§ PROVIDED DATA
Content starts
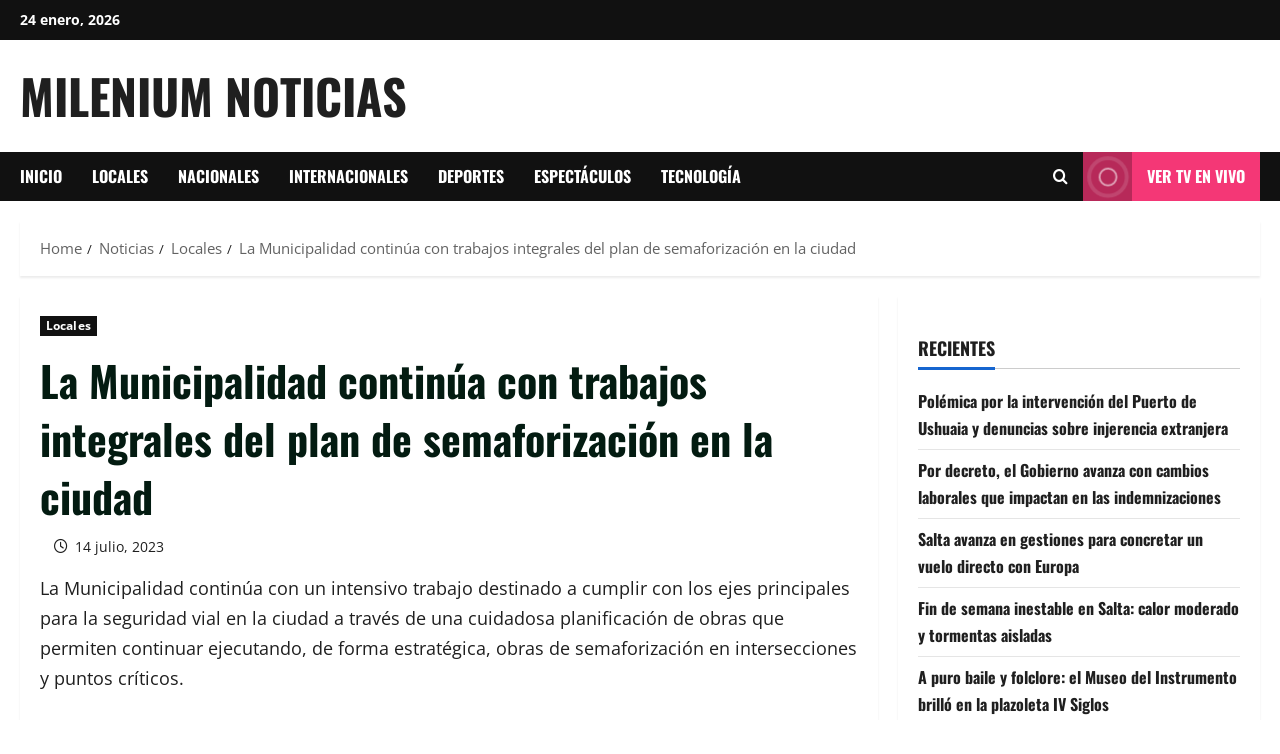

--- FILE ---
content_type: text/css
request_url: https://noticias.mileniumtv.com.ar/wp-content/themes/newsday/style.css?ver=1.1.12
body_size: 1755
content:
/*
Theme Name: NewsDay
Theme URI:  https://afthemes.com/products/newsday/
Author:     AF themes
Author URI: https://afthemes.com/
Description: NewsDay is a mobile-first, visually striking WordPress child theme built on MoreNews for news sites, online magazines, entertainment blogs and lifestyle portals that prioritize visual storytelling and performance; it includes banner-ready templates and bold typography presets, flexible homepage and archive layouts, header & footer builder compatibility, and out-of-the-box support for Gutenberg, Elementor, Brizy, Beaver Builder, Visual Composer and Divi so editors can design editorial pages with drag-and-drop ease; NewsDay is built on clean, lightweight code, AMP-ready, SEO and Core Web Vitals optimized, GDPR and WCAG-friendly, and integrates with WooCommerce, Jetpack, Contact Form 7 and Yoast SEO for monetization and extended functionality; multilingual and RTL-ready demos include Spanish, French, German, Portuguese, Arabic, Japanese and more — pick NewsDay if you need a high-impact, mobile-optimized magazine/news theme tailored for lifestyle and entertainment verticals. https://afthemes.com/products/newsday/
Template: morenews
Version: 1.1.12
Requires at least: 5.0
Requires PHP: 5.0
Tested up to: 6.8
License: GNU General Public License v2 or later
License URI: http://www.gnu.org/licenses/gpl-2.0.html
Text Domain: newsday
Tags: news, blog, entertainment, one-column, two-columns, three-columns, four-columns, grid-layout, block-patterns, block-styles, left-sidebar, right-sidebar, custom-header, flexible-header, custom-background, custom-logo, custom-menu, custom-colors, featured-images, full-width-template, post-formats, rtl-language-support, footer-widgets, translation-ready, theme-options, threaded-comments, wide-blocks

This theme, like WordPress, is licensed under the GPL.
Use it to make something cool, have fun, and share what you've learned with others.

NewsDay WordPress Theme, Copyright 2025 AF themes
NewsDay is distributed under the terms of the GNU GPL v2 or later.
*/
body,
button,
input,
select,
optgroup,
textarea {
    line-height: 1.7;
}

div#main-navigation-bar {
    background: #111111;
}

/* .exclusive-posts .exclusive-now, */
.morenews-header.header-layout-centered .top-bar-right div.custom-menu-link>a,
.morenews-header.header-layout-compressed-full .top-bar-right div.custom-menu-link>a,
.morenews-header.header-layout-side .search-watch div.custom-menu-link>a {
    background: #F43776;
}

.exclusive-posts .exclusive-now {
    background: #111111;
}

.main-navigation .menu-description {
    background-color: #F43776;
}

.main-navigation .menu-description:after {
    border-top: 5px solid #F43776;
}


.af-cat-widget-carousel a.morenews-categories.category-color-1 {
    background-color: #F43776;

}


a.morenews-categories.category-color-1 {
    color: #F43776;

}

.af-cat-widget-carousel a.morenews-categories.category-color-2 {
    background-color: #111111;

}


a.morenews-categories.category-color-2 {
    color: #111111;
}

.af-cat-widget-carousel a.morenews-categories.category-color-3 {
    background-color: #9229F7;

}

a.morenews-categories.category-color-3 {
    color: #9229F7;
}

.aft-default-mode .entry-content>.wp-block-heading a:not(.has-link-color) {
    border-color: #F43776;
}

.aft-default-mode .entry-content .wp-block-heading:not(.has-link-color):not(.wp-block-post-title) a,
.entry-content > p:not(.has-link-color) a, .entry-content > p:not(.has-link-color) a:visited{
    color: #F43776;
}

.morenews-header .top-header,
footer.site-footer {
    background-color: #111111;
}

.widget-title-border-center .wp-block-search__label,
.widget-title-border-center .morenews-widget .wp-block-heading,
.widget-title-border-bottom .wp-block-search__label,
.widget-title-border-bottom .morenews-widget .wp-block-heading,
.widget-title-border-none .wp-block-search__label,
.widget-title-border-none .morenews-widget .wp-block-heading,
.aft-posts-tabs-panel .nav-tabs>li>a,
h4.af-author-display-name,
body.widget-title-border-bottom .widget-title,
body.widget-title-border-center .widget-title,
body.widget-title-border-none .widget-title,
.header-after1,
.widget-title {
    font-size: 18px;
}


body:not(.full-width-content) #primary .morenews_express_posts_grid_widget .af-express-grid-wrap .read-single:first-child .read-title h3,
.aft-banner-layout-7 .af-banner-carousel.af-carousel-3 .read-title h3,
.mailchimp-block .block-title,
.morenews_posts_slider_widget .read-single .read-details .read-title h3,
article.latest-posts-full .read-title h3,
.af-banner-carousel .read-title h3 {
    font-size: 42px;
}

body .reply a, 
div#respond input[type="submit"],
.btn-style1 a:visited,
.btn-style1 a,
button,
input[type="button"],
input[type="reset"],
input[type="submit"] {
    padding: 5px 10px;
    font-size: 14px;
    text-transform: uppercase;
    font-weight: 700;
}

.gt_float_switcher .gt_options a {
    background-color: #fff !important;
    color: #444 !important;
}

#gt_float_wrapper .gt_float_switcher .gt_options a {
    font-size: 15px;
    font-weight: 600;
    padding: 8px 10px;
}

.aft-dark-mode .post-page-numbers,
.aft-dark-mode .morenews-pagination .nav-links .page-numbers{
    color: #ffffff;
    border-color: rgba(255, 255, 255, 0.3);
}

span.post-page-numbers.current,
.morenews-pagination .nav-links .page-numbers.current{
    color: #fff;
    background: #212121;
}

.post-page-numbers,
.morenews-pagination .nav-links .page-numbers.current,
.morenews-pagination .nav-links .page-numbers{
    min-width: 30px;
}

.entry-content li ol:not([class*="wp-"]) ,
.entry-content li ul:not([class*="wp-"]) {
    padding-bottom: 0px;
    padding-top: 5px;
}

input.search-field{
    font-size: 16px;
}

@media only screen and (max-width: 479px) {

    .widget-title-border-center .wp-block-search__label,
    .widget-title-border-center .morenews-widget .wp-block-heading,
    .widget-title-border-bottom .wp-block-search__label,
    .widget-title-border-bottom .morenews-widget .wp-block-heading,
    .widget-title-border-none .wp-block-search__label,
    .widget-title-border-none .morenews-widget .wp-block-heading,
    .aft-posts-tabs-panel .nav-tabs>li>a,
    h4.af-author-display-name,
    body.widget-title-border-bottom .widget-title,
    body.widget-title-border-center .widget-title,
    body.widget-title-border-none .widget-title,
    .header-after1,
    .widget-title {
        font-size: 16px;
    }


    body:not(.full-width-content) #primary .morenews_express_posts_grid_widget .af-express-grid-wrap .read-single:first-child .read-title h3,
    .aft-banner-layout-7 .af-banner-carousel.af-carousel-3 .read-title h3,
    .mailchimp-block .block-title,
    .morenews_posts_slider_widget .read-single .read-details .read-title h3,
    article.latest-posts-full .read-title h3,
    .af-banner-carousel .read-title h3 {
        font-size: 22px;
    }

    .af-list-post .read-title h3,
    .aft-trending-posts.list-part .af-double-column.list-style .read-title h3,
    .aft-main-banner-wrapper .aft-trending-posts.list-part .af-double-column.list-style .read-title h3,
    .af-trending-posts .aft-trending-posts.list-part .af-double-column.list-style .read-title h3,
    .morenews_posts_double_columns_widget .af-widget-body .af-double-column.list-style .read-title h3,
    .morenews_popular_news_widget .banner-vertical-slider .af-double-column.list-style .read-title h3,
    .af-main-banner-categorized-posts.express-posts .af-sec-post.list-part .read-title h3 {
        font-size: 14px;
    }

}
Content ends
§ WORK REQUEST
How many lines of the records contain the word "none"? Reply with the number and nothing else.

§ THE COMPLETED TASK
6